* _Aim_: Copy out every line of the listing below word for word, keeping each line in its original order.

───── Source data

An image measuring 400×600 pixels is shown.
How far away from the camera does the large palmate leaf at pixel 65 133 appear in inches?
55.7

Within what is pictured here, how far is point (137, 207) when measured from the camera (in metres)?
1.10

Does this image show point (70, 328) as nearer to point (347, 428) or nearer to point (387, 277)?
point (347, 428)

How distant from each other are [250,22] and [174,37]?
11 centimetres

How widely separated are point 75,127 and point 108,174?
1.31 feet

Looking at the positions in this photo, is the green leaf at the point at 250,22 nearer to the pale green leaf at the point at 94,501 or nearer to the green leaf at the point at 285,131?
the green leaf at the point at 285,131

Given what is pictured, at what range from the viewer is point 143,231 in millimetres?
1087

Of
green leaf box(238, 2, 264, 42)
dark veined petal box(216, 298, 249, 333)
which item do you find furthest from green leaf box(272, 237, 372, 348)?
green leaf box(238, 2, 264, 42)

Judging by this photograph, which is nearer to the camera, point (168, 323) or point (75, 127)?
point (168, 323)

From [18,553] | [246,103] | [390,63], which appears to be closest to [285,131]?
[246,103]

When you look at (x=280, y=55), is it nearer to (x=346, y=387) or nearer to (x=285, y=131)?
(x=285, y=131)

──────────

* _Answer for the task_:
An image measuring 400×600 pixels is shown.
How far away from the camera does the large palmate leaf at pixel 65 133 appear in inches?
55.7

Within what is pictured here, how far is point (137, 207) when measured from the camera (in metres)?
1.10

Does this image show point (70, 328) as nearer to point (347, 428) or nearer to point (387, 277)?
point (347, 428)

How distant from each other are [250,22] and [174,37]?
11 centimetres

How widely separated are point 75,127 and point 108,174?
1.31 feet

Looking at the positions in this photo, is the green leaf at the point at 250,22 nearer to the pale green leaf at the point at 94,501 or nearer to the green leaf at the point at 285,131?
the green leaf at the point at 285,131

Given what is pictured, at what range from the viewer is point 143,231 in millimetres?
1087

Of
green leaf box(238, 2, 264, 42)
dark veined petal box(216, 298, 249, 333)
which item do you find furthest from green leaf box(272, 237, 372, 348)?
green leaf box(238, 2, 264, 42)

Judging by this photograph, which is nearer to the camera, point (168, 323) or point (75, 127)?
point (168, 323)

From [18,553] | [246,103] | [390,63], which appears to be closest to [285,131]?
[246,103]

When you look at (x=280, y=55), is it nearer to (x=346, y=387) or nearer to (x=285, y=131)?
(x=285, y=131)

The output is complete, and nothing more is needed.